When setting up the storage locations (local or remote), you can use use the AddStorageLocation tool. When you want to achieve an even distribution of the data, you must also pre-create containers in each of the storage locations for each of the placement groups using the CreateContainers tool. This allows the placement system to "prime" the storage locations and allow the data to spread out according to how many containers were pre-created in each storage location.
Image 1: Multiple Storage Locations with Pre-Created Containers
Adding storage locations can be done at any time, but pre-creating containers for placement groups need to be done after the groups are created (i.e. after the placement model is imported to the database). If there is no custom placement used, the default groups (Vertex, Edge) are created along with the database. Otherwise, the user defined groups are created after the custom placement model is imported via the
igimportplacement tool. Once the groups are created the storage locations and container creation per the groups can be done.
Batch Processing Tool
User data will not be distributed evenly across the set of storage locations until the storage locations are added and containers are pre-created in each of the storage locations. The commands to add locations and create containers can be batch loaded using the
objy execute tool which will process all commands in a text file at once. The text file would contain a list of all of your
addstoragelocation commands (one for each storage location) and
createcontainers commands (one for each group for each storage location). The number of containers that are created will determine how much data is placed in that storage location, so an high number of containers will allow you to achieve a fair distribution. Note: Pre-creating the containers should also improve the speed of ingest because the container creation is being done as a administrative step instead of dynamically at application runtime.

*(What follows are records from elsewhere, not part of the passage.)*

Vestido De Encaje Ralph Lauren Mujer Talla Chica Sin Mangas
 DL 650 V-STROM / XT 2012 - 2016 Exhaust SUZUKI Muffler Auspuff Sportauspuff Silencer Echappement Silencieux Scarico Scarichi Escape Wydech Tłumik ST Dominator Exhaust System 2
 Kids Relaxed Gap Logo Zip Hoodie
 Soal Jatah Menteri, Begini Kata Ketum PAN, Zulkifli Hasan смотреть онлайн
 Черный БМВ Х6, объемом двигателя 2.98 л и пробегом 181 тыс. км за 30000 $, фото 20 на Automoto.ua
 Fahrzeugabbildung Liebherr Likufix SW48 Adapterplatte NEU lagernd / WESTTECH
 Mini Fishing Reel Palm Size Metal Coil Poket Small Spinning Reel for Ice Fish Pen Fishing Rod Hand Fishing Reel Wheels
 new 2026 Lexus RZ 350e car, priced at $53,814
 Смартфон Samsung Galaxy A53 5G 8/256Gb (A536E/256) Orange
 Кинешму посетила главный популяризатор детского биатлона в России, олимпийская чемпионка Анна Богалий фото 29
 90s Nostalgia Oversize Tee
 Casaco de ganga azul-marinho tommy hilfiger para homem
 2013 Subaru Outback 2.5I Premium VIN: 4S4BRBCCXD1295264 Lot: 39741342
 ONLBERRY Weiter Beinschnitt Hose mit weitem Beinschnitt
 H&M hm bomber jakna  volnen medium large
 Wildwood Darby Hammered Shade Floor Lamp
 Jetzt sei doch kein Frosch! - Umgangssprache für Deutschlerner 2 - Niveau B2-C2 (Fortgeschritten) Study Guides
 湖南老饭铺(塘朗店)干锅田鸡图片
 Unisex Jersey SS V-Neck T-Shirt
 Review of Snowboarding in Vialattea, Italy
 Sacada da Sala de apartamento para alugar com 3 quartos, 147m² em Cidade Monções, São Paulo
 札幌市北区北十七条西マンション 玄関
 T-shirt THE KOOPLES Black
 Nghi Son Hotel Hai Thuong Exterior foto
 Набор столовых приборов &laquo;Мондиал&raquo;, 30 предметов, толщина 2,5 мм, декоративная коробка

Here is a downloadable version of a sample script which has some
createcontainers commands. Obviously, without knowing what storage paths or boot file name that is required, some fields need to be edited. All remote paths can be specified in the form host::path. In the script, I add one storage location and create 100 containers for each group in that storage location. For each storage location, copy these four commands and configure it for that location (see footnote ). Once the file is edited to contain the correct field values, you can execute the commands by calling
objy execute -infile <path-to-script-file>.
If you want a script file to be processed at create time to integrate it easier into the setup tasks, you can add the property
IG.Placement.CommandSetupFile to the properties file (with the property value being the path to the edited script file). If you do this, the script file will be executed during the placement setup phase at database create time. Note: The
IG.Placement.CommandSetupFile property will be ignored after creation time, so it must be passed in with the properties file when the graph database is created. If the database is already created, just use the
objy execute tool to batch process these commands instead.
 If a custom placement model is being used, you can still use these steps to get distribution of the data, but you may be using different group names instead of or in addition to the three given above. Also, I would highly recommend using "Random-Relaxed" or "RoundRobin-Relaxed" as the
selection attribute value in the
ContainerGroupConfiguration for each of your object placers if you want to achieve even distribution.
 You should end up with n
addstoragelocation commands for n storage locations and 3 times n commands for
createcontainers for each of the 3 default groups for each storage location.